Text passage:

For several years now, I have been writing regular posts on my blog with one end in mind: to help open a door for readers and encourage them to step through. I select issues, usually those that dominate western media coverage and represent a consensus that we might term the Great Western Narrative, and try to show how this narrative has been constructed not to inform and enlighten but to conceal and deceive.

It is not that I and the many other bloggers doing this are cleverer than everyone else. We have simply had a chance – an earlier one – to step through that door ourselves, because of a jarring life experience that the Great Western Narrative could not explain, or because someone held the door open for us, or more usually because of a combination of the two.

My personal awakening

It is easy for me to identify my own process of awakening. It began with the dislocation of moving to Nazareth and being immersed in someone else’s narrative – that of the Palestinians. Then, I faced for the first time in my career as a journalist an impenetrable wall of opposition, even from my own former newspaper, the Guardian, as I tried to explain that counter-narrative. In fact, I found that the Palestinian narrative was invariably misrepresented as anti-semitism. These were dark years of disillusionment and the loss of a professional and ideological compass.

It is in such a moment of bereavement – deprived of the consolation of the Great Western Narrative – that one searches for a door to enlightenment. It can be a long journey to find it. My door appeared while reading about the Propaganda Model of Ed Herman and Noam Chomsky in their book Manufacturing Consent, as well as stumbling across a website called Media Lens. They helped me understand that the narrative problem was not restricted to Israel-Palestine, but was a much more general one.

In fact, the Great Western Narrative has been developed and refined over centuries to preserve a tiny elite’s privileges and expand its power. The role of journalists like me was to keep feeding these illusions to readers so they would remain fearful, passive and deferential to this elite. It is not that journalists lie – or at least, not most of them – it is that they are as deeply wedded to the Great Western Narrative as everyone else.

Once one is prepared to step through the door, to discard the old script, the new narrative takes its hold because it is so helpful. It actually explains the world, and human behaviour, as it is experienced everywhere. It has genuine predictive power. And most importantly, it reveals a truth understood by all figures of spiritual and intellectual enlightenment throughout human history: that human beings are equally human, whether they are Americans, Europeans, Israelis, Palestinians, Syrians, Russians, Venezuelans, or Iranians, whether they are North or South Koreans.

The term “human” is not meant simply as a description of us as a species, or a biological entity. It also describes who we are, what drives us, what makes us cry, what makes us laugh, what makes us angry, what elicits compassion. And the truth is that we are all essentially the same. The same things upset us, the same things amuse us. The same things inspire us, the same things outrage us. We want dignity, freedom, safety for us and our loved ones, and appreciate beauty and truth. We fear oppression, injustice, insecurity.

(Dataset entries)
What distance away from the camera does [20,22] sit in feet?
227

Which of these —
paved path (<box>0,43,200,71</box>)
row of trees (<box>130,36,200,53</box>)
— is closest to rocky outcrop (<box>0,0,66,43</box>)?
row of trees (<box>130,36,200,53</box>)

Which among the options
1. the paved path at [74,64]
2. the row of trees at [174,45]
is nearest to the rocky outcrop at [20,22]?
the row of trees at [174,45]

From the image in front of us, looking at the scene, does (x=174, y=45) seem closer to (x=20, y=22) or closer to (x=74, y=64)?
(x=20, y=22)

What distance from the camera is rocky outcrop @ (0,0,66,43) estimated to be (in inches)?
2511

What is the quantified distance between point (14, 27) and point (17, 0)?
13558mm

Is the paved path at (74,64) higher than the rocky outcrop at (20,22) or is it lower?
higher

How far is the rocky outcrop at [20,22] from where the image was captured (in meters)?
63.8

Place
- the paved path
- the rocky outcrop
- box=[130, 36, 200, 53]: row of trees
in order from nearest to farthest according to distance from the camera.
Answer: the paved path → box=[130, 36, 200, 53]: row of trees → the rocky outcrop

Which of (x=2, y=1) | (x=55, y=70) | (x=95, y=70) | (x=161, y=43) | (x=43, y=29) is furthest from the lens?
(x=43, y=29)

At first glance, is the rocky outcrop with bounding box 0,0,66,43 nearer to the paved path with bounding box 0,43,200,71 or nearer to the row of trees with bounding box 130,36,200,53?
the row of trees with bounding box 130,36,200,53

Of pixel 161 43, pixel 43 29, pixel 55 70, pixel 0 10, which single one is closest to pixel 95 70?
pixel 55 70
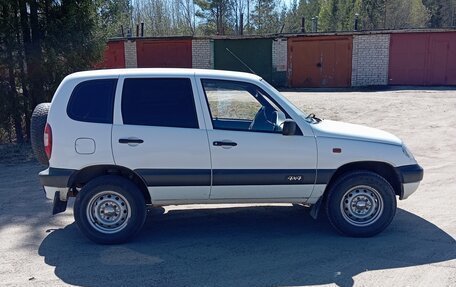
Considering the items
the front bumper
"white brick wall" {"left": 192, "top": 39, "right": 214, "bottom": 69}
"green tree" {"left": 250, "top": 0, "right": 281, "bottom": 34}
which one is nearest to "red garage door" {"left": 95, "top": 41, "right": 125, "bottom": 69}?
"white brick wall" {"left": 192, "top": 39, "right": 214, "bottom": 69}

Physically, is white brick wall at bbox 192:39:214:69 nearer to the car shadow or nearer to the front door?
the car shadow

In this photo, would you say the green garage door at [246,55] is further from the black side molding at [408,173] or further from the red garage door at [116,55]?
the black side molding at [408,173]

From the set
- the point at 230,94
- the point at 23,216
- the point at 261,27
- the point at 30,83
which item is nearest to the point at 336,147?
the point at 230,94

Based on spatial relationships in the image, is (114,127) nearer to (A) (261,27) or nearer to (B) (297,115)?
(B) (297,115)

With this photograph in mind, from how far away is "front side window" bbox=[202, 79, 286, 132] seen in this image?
484cm

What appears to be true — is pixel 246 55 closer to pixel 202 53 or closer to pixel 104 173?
pixel 202 53

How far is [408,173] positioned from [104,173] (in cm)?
330

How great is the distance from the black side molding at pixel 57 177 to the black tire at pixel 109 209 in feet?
0.67

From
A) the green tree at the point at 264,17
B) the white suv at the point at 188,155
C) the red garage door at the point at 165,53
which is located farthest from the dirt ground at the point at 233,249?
the green tree at the point at 264,17

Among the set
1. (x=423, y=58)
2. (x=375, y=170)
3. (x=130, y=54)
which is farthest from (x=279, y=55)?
(x=375, y=170)

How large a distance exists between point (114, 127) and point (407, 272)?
3.16 m

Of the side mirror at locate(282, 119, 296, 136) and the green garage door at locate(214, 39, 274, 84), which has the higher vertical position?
the green garage door at locate(214, 39, 274, 84)

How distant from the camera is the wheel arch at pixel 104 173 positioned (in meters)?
4.72

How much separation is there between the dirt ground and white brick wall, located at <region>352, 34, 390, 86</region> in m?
20.0
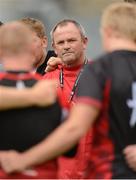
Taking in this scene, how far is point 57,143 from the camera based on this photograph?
2541 mm

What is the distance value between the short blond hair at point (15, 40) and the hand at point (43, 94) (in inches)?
7.9

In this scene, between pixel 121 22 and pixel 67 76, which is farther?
pixel 67 76

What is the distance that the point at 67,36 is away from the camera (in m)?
4.47

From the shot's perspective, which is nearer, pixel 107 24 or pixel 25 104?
pixel 25 104

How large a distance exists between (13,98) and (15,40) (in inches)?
11.8

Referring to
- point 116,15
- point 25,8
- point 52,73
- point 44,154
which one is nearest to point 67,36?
point 52,73

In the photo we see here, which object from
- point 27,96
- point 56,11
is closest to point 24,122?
point 27,96

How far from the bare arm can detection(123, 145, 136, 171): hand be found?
17.5 inches

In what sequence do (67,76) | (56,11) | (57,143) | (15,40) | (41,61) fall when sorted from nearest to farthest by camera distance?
1. (57,143)
2. (15,40)
3. (67,76)
4. (41,61)
5. (56,11)

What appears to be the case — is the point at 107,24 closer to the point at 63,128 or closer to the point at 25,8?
the point at 63,128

Exercise goal: Continue the essay on the Great Western Narrative with the next few paragraphs, starting after its last sentence.

Answer to the problem:
Hierarchies of virtue

The Great Western Narrative tells us something entirely different. It divides the world into a hierarchy of “peoples”, with different, even conflicting, virtues and vices. Some humans – westerners – are more rational, more caring, more sensitive, more fully human. And other humans – the rest – are more primitive, more emotional, more violent. In this system of classification, we are the Good Guys and they are the Bad Guys; we are Order, they are Chaos. They need a firm hand from us to control them and stop them doing too much damage to themselves and to our civilised part of the world.

The Great Western Narrative isn’t really new. It is simply a reformulation for a different era of the “white man’s burden”.

The reason the Great Western Narrative persists is because it is useful – to those in power. Humans may be essentially the same in our natures and in our drives, but we are very definitely divided by power and its modern corollary, wealth. A tiny number have it, and the vast majority do not. The Great Western Narrative is there to perpetuate power by legitimising it, by making its unbalanced and unjust distribution seem natural and immutable.

Once kings told us they had blue blood and a divine right. Today, we need a different kind of narrative, but one designed to achieve the same end. Just as kings and barons once owned everything, now a tiny corporate elite rule the world. They have to justify that to themselves and to us.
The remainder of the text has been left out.